# What you should do
Quote every one of the items below verbatim, preserving each word, number, and mark of punctuation.

# Records shown

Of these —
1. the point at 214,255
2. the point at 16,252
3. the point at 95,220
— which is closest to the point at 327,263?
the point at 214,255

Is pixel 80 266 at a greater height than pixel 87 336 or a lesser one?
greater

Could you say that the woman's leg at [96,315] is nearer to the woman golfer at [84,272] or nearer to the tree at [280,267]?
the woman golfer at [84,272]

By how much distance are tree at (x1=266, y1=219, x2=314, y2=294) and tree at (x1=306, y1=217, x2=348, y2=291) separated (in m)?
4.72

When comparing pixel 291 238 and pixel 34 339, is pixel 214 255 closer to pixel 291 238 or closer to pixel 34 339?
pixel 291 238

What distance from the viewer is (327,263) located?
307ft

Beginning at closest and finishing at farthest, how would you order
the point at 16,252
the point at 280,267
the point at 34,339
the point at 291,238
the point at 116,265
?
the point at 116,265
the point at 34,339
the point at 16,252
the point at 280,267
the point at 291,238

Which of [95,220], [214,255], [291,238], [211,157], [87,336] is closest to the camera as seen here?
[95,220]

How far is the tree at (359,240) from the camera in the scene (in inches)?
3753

# Response to the exercise
Of these —
1. the point at 214,255
2. the point at 16,252
3. the point at 95,220
— which is closest to the point at 327,263?
the point at 214,255

Is pixel 80 266 at a greater height than pixel 87 336 or a lesser one?
greater

Could you say that the woman's leg at [96,315] is nearer to the woman golfer at [84,272] or nearer to the tree at [280,267]?
the woman golfer at [84,272]

By how much distance are tree at (x1=266, y1=219, x2=314, y2=294) and tree at (x1=306, y1=217, x2=348, y2=291) separated (in m)?
4.72

When comparing pixel 291 238 and pixel 34 339, is pixel 214 255 closer to pixel 291 238 or closer to pixel 34 339?
pixel 291 238

What distance from the viewer is (327,263) located?
307ft

Beginning at closest and finishing at farthest, how would you order
the point at 16,252
the point at 280,267
the point at 34,339
the point at 291,238
the point at 116,265
?
the point at 116,265
the point at 34,339
the point at 16,252
the point at 280,267
the point at 291,238

Which of [95,220], [214,255], [291,238], [211,157], [87,336] is closest to the camera as seen here?
[95,220]

How far is the tree at (359,240) from the camera in the scene (in inches)?
3753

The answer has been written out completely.